Returning NULL with return type declarations

Compizfox picture Compizfox · Feb 2, 2016 · Viewed 7.9k times · Source

I was refactoring a codebase for use with PHP7, particularly implementing scalar type hints and return type hints, when I encountered an problem.

I have a class with some properties, one of which an id. This id is not mandatory (you can construct an object without setting the id). When creating a new object of this class you don't set the id, and it gets an id as soon as it is inserted into the db (by a separate mapper class).

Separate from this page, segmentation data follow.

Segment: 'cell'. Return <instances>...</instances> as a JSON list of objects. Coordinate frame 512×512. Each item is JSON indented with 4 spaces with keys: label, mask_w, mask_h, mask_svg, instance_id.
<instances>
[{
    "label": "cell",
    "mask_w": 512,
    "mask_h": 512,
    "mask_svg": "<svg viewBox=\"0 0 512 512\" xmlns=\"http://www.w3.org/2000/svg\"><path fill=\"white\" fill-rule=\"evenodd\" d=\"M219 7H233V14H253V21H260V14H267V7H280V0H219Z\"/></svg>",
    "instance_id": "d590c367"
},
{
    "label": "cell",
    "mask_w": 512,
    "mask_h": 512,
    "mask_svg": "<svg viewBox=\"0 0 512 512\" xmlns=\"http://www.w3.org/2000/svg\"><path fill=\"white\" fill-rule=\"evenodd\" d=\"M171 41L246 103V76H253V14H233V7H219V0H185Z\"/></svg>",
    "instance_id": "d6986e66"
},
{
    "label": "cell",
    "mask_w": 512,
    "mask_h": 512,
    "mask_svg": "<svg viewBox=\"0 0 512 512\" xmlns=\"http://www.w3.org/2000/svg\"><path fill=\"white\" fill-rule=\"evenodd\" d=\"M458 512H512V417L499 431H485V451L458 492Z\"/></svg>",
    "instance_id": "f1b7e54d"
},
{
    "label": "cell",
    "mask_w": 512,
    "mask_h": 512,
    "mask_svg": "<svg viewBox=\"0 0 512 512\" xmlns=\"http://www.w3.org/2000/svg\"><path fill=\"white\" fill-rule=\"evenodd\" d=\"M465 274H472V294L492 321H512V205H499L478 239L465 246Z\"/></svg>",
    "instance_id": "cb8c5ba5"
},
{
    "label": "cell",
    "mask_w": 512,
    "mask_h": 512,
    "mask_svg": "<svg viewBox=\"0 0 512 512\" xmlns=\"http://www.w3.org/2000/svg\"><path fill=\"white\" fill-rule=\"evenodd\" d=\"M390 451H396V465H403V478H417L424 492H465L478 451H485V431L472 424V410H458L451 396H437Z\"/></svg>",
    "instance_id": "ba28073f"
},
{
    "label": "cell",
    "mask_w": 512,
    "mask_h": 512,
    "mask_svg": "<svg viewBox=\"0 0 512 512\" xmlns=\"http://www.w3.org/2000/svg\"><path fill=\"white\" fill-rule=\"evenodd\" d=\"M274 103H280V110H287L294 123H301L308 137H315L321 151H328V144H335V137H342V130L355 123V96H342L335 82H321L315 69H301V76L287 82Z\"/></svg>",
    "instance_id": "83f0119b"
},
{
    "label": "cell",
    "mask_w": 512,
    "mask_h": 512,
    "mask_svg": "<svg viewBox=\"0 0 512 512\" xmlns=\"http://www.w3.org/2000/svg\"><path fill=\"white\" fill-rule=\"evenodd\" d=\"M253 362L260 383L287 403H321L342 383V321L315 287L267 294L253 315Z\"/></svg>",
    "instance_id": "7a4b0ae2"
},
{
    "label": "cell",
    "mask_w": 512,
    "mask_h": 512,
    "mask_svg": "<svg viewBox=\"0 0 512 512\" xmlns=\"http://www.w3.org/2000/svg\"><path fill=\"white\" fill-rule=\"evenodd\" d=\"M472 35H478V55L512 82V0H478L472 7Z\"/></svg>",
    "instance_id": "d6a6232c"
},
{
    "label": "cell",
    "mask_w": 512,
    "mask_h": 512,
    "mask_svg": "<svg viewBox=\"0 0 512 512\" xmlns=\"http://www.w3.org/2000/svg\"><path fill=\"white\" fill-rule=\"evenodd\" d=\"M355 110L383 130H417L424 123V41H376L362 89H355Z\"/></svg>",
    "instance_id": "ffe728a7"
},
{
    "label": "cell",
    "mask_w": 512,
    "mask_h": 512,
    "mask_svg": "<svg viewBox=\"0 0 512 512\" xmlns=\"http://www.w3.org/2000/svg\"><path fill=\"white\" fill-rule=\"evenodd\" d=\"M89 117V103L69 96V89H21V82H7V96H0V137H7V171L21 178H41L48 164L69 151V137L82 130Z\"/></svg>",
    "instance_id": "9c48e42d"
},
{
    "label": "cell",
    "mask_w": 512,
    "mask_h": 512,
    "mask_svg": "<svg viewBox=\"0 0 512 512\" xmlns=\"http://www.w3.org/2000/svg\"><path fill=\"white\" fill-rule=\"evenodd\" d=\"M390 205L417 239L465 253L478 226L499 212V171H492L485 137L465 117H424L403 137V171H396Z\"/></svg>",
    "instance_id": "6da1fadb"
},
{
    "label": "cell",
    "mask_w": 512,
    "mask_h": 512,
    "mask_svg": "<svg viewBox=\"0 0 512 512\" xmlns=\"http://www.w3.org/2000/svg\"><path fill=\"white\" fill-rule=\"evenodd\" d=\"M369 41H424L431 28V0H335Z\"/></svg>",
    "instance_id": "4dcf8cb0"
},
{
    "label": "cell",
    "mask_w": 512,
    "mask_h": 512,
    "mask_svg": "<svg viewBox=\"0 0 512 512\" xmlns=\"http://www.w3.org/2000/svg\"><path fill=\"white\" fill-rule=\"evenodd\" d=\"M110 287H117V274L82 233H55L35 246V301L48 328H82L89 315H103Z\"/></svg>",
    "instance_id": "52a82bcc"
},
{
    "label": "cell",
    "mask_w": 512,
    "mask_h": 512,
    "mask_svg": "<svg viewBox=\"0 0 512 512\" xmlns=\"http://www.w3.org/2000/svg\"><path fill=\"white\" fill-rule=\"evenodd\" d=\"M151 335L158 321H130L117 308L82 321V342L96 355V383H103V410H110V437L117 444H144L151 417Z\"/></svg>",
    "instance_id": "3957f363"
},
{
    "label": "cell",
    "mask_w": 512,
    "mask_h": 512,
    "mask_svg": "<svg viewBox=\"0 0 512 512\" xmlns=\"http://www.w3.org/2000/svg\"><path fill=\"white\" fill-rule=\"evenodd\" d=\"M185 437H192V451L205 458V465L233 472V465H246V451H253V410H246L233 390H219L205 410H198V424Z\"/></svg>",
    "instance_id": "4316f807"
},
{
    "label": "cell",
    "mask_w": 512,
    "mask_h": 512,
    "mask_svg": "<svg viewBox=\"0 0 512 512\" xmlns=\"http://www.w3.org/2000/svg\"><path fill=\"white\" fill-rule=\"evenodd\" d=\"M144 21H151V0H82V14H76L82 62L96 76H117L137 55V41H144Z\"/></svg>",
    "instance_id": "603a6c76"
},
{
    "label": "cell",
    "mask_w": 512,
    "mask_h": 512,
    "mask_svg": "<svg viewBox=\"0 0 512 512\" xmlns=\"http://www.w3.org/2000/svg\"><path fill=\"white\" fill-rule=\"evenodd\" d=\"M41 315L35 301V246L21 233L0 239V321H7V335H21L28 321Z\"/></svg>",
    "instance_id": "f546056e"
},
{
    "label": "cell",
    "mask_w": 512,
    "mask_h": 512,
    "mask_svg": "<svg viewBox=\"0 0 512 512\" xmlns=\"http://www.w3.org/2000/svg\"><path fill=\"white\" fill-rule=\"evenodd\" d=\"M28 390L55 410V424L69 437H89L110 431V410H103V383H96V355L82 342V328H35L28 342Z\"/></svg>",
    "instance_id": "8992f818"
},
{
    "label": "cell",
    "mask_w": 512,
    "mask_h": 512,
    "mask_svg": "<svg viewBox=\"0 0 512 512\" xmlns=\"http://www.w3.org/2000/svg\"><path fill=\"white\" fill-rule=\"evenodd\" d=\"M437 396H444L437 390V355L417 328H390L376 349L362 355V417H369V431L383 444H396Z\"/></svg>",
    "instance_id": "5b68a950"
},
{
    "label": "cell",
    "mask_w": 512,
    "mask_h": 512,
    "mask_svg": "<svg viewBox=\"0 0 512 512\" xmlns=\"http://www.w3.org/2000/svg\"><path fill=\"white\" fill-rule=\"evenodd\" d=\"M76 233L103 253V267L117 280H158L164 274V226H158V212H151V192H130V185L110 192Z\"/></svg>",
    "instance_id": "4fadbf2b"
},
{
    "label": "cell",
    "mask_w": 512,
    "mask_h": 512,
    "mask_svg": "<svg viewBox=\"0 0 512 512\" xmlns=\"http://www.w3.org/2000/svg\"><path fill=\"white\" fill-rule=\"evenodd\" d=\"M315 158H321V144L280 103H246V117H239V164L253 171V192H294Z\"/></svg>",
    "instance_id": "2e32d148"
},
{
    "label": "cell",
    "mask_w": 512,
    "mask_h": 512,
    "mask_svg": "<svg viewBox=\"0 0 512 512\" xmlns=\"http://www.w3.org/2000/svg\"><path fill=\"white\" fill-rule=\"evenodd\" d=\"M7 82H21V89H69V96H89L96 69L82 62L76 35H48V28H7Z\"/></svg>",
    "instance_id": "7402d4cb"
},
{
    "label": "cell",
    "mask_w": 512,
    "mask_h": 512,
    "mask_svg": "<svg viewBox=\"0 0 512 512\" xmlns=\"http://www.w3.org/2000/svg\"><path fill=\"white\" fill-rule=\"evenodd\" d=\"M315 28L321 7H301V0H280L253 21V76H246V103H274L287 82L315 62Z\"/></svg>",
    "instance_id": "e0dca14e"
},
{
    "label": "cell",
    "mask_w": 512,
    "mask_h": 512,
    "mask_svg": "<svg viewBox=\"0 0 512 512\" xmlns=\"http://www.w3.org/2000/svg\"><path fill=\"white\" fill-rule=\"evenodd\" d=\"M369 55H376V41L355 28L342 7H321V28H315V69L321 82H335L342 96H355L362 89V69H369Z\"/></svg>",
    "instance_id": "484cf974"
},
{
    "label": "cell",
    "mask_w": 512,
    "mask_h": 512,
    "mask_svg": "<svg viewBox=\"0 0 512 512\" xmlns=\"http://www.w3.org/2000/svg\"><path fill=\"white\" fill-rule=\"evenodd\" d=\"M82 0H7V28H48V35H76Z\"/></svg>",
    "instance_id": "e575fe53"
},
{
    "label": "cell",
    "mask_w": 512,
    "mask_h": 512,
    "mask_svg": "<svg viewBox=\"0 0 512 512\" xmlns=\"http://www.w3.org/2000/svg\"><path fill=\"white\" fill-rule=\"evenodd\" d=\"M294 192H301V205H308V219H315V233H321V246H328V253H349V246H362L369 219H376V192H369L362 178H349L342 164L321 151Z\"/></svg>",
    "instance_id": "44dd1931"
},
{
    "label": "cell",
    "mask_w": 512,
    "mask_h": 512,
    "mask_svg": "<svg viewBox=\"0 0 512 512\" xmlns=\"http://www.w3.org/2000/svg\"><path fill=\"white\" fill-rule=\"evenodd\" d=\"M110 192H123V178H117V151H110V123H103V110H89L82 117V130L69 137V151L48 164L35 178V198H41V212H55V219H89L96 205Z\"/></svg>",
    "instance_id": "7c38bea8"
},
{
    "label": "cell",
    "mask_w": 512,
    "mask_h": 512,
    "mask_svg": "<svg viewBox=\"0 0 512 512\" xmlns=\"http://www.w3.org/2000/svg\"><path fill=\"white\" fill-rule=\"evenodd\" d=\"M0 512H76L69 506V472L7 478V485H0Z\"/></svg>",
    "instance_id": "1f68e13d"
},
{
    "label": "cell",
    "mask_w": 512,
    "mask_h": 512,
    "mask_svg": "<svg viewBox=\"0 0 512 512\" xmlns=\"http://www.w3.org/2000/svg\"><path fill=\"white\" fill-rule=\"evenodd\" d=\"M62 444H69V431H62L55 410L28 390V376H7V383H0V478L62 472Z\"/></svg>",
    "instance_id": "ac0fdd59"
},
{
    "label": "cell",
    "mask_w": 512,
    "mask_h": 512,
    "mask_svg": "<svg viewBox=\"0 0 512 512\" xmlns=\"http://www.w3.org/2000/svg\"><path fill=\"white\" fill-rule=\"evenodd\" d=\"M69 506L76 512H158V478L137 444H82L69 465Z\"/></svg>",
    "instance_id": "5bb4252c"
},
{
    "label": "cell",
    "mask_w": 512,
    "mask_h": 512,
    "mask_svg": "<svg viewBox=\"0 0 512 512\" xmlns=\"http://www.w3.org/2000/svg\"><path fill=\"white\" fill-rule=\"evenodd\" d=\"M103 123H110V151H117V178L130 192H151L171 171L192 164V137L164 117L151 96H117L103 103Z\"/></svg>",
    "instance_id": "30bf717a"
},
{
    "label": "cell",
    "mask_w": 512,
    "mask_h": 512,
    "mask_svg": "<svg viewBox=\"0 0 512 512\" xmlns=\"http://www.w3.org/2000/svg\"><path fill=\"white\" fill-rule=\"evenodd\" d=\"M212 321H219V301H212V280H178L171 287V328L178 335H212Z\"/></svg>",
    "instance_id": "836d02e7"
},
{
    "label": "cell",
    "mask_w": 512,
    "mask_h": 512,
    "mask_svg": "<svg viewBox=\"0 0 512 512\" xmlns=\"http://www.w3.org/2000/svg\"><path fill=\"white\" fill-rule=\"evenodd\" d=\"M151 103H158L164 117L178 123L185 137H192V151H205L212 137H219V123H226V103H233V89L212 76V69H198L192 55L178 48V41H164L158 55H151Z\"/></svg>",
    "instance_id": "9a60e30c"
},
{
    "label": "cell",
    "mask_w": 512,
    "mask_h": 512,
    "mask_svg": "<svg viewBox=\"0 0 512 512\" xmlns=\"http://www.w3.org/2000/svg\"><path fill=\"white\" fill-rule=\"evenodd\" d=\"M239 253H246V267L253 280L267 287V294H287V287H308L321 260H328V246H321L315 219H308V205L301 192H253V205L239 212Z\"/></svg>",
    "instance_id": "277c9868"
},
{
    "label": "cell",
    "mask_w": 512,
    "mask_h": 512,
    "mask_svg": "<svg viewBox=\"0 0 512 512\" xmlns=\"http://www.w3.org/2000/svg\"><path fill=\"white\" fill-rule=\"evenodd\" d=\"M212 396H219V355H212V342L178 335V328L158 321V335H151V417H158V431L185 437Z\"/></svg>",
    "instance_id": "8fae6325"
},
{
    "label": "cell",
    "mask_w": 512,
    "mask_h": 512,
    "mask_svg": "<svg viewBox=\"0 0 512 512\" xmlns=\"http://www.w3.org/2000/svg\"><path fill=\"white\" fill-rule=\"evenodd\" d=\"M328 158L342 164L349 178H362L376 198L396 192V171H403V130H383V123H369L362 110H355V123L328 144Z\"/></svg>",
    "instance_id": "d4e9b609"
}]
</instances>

This mapper class needs to check if the object already exists in the db, and it does this by checking if the id is set:

if(empty($exampleObject->getId())) {
    // Insert object
} else {
    // Update object
}

I was applying return type hints to every function in my codebase, and the problem is that the function getId() can't return NULL if I enforce an int return type. It TypeErrors, even without having strict typing enabled:

Fatal error: Uncaught TypeError: Return value of ExampleClass::getId() must be of the type integer, null returned

I considered not setting a return type hint for this getter, but I then realised the problem is probably not the return type hinting, but the fact that I'm using mixed return types. I remember reading somewhere that using mixed return types is a bad thing, but I'm not sure how to tackle this without using mixed return types. I could:

  • Throw an exception in the getter, and design the check in the mapper class so that it catches that exception.
  • Catch the TypeError exception, and use that to indicate the id is not set.
  • Make the id property public, so I can call isset directly on that.
  • Add a different method hasId() return isset($this->id)

Frankly, don't really like any of these solutions, and I was wondering if there's a better option. What's the best practise for cases like this?

Also, shouldn't I only get a TypeError if I have strict typing enabled? I thought PHP7 defaulted to "weak type hints".

Answer

Andrea picture Andrea · Feb 3, 2016

PHP 7.1 added nullable types, where you put a question mark before the type name to mark the return type as accepting both that type and null:

public function getId(): ?int {
    /* … */
}

If you're still on PHP 7.0, I suggest omitting the type declaration and using a docblock.